First Christmas in Tennessee is in the books! We had snow blow in on Christmas Eve night, giving us a nice dusting before Santa came. We mostly just sat around eating far too much while the kids destroyed the house with their loot. And honestly, it was pretty perfect…well, besides the fact that Saylor discovered chocolate this Christmas and has decided she doesn’t eat anything else now. She’s a tad hungry today as she has entered detox. It was nice to have a full 24 hours with no sawing, construction messes, or decisions to make (and remake)!
We are in the middle of the first wave of wood flooring going in (at last!!) The plan and hope was for it to be installed just before Christmas. That was a bust, and then the goal became New Years. We are now going for Valentine’s. The floors in this house were old brown carpet (circa 90’s or maybe as late as 2000), very old carpet – part in cat-barf peach color and some in a golden shaggy brown (I’m thinking both originals from the build in ’75) green and gold linoleum, tan linoleum and wood laminate. Upstairs, everything was pulled and subfloor replaced before we ever moved in.
We have tiled both upstairs bathrooms and installed new carpet up there leaving only the hall and stairs to be dealt with. Downstairs, we haven’t replaced any floors yet but we removed all of the super old carpet and replaced subfloor in the living room that we recently vaulted. Ronny tends to likes carpet and I strongly prefer hardwood; so the agreement we have come to is carpet in bedrooms and hardwood everywhere else except for the bathrooms which are (and one which will be) tile. The plan is to do the hardwood in three phases with the first phase being the upstairs hall, stairs, entryway, and living room.
I think the most indecisive we have been yet is with this flooring. We have actually made the final decision, (as in bought and purchased), THREE times. If you’re mulling over wood floors, I hope our struggle helps you. Everyone says you have three basic options: hardwood, engineered, or laminate. I’m not a fan of this categorizing because it doesn’t help you make the biggest decisions. My opinion is you have three choices to make, each with two options each, and all intertwined – meaning it doesn’t lend itself nicely to a decision flowchart (bummer!). I’m not even going to include laminate as an option here because it isn’t wood. Of course I’m biased (everyone is and if they say they aren’t they are simply lying) and I’m also honest so here goes; laminate is fake wood and it looks and feels like crap. Ok, now that I got that out, you have two options for decision #1: full hardwood or engineered. Full hardwood is just like it sounds – planks of real hardwood, nothing changed, nothing added. Engineered is several layers of both hardwood and plywood, arranged in different directional layers making it stronger and less prone to warping and bowing. The top layer is actual hardwood. The names are misleading because engineered is actually harder and hardwood is simply in its unaltered organic state.

Recorded data ->
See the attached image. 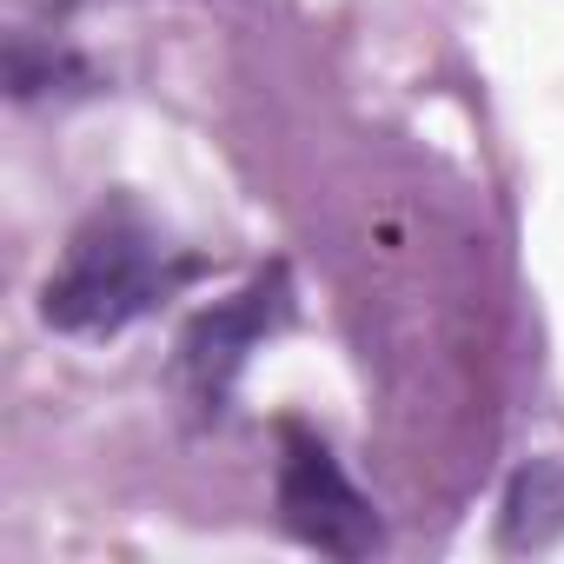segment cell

Written exercise ->
According to the flooring post, which areas of the house make up the first phase of the hardwood installation? The lines above are separate material from the flooring post.

Reply to the exercise ->
- Upstairs hall
- Stairs
- Entryway
- Living room